+++ ARTICLE

I published a letter in the New York Times some years ago when the education chancellor of NYC expressed surprise that the elite public school had so few Hispanic and black students. Nobody but the chancellor was surprised; do you know what it takes for these students to get into Stuyvesant and Bronx Science? Only the kids that had the best education and best family support system at elementary and middle school could do well in the extremely competitive entrance tests.
And I’m not even talking about the privileged private schools. Even within the public school system, there is so much outrageous disparity. Teachers’ fault? Really?
3. Teachers are against the evaluation system and uncaring about the students and parents. — I’ll answer the second part first. I have been a teacher all my life. I have taught in an extremely poor village in India for years before coming to America. Here in the U.S., I have taught at schools near Chicago and then I have taught in two cities in New York. I am a teacher now. Teachers care. Teachers care about the students, and teachers care about the parents. Teachers go out of their way to help their students. This is true across the board — public or private school teachers. Guess what…many of these teachers are parents themselves! They experience the process of education both various sides of the issue. In fact, these teachers know how parents feel when the student doesn’t do well; they know what needs to be done. But again, public schools everywhere have gone through major budget cuts draining their scant resources even more. In many places in the U.S., pro-privatization governments with help from corporations have funneled money from public schools to charter schools.
In case of the striking Chicago teachers, they have never said no to a fair evaluation system. But Rahm Emmanuel’s administration has imposed more and more rigorous and threatening evaluations on the teachers: they’ve recently increased the share of student performance in the evaluation process from 25% to 40%. Teachers failed to negotiate with the arrogant mayor; in fact, Rahm refused to see the teachers at the bargaining table for months. Many say that had he not been so arrogant to sit down with the teachers, this strike would not have taken place.

++++++

→ **WHAT THE TASK ASKS**: Continue the essay defending teachers during the Chicago strike, picking up right after its last sentence.

+++ SUPPLIED INFORMATION

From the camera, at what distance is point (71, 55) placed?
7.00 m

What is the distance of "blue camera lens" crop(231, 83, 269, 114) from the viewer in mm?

++++++

→ **EXERCISE OUTPUT**:
4. Union leaders are all thugs and crooks; they make big money and cut secret deals with the government. — This is a ploy anti-union politicians and media use all the time — all over the world. But U.S. media have taken it one step further. You never hear a pro-union story on radio, watch on TV or read in the big newspapers. You never get to see the working, struggling side of labor. You never get to see the Labor Day parade. You never know the contribution of the labor movement in building a strong middle class. Organized labor, through many years of anti-labor propaganda on the media, has lost its popularity and reputation it had. Most people here in America believe that labor union is a bad thing and has no relevance in a modern society. Nobody knows that Dr. Martin Luther King was a labor leader too; in fact, the last speech he gave the day before his assassination in Memphis was to a group of poor, striking sanitation workers. Nobody knows what collective bargaining really means. Nobody knows what some of the rights and benefits we enjoy today — and ALL workers blue-collar or white-collar enjoy them — ONLY because labor unions fought so hard for them, for generations. Anti-union propaganda has really reached a new low in this country. I know from personal experience that India is the other country where similar propaganda has tarnished the image of labor unions.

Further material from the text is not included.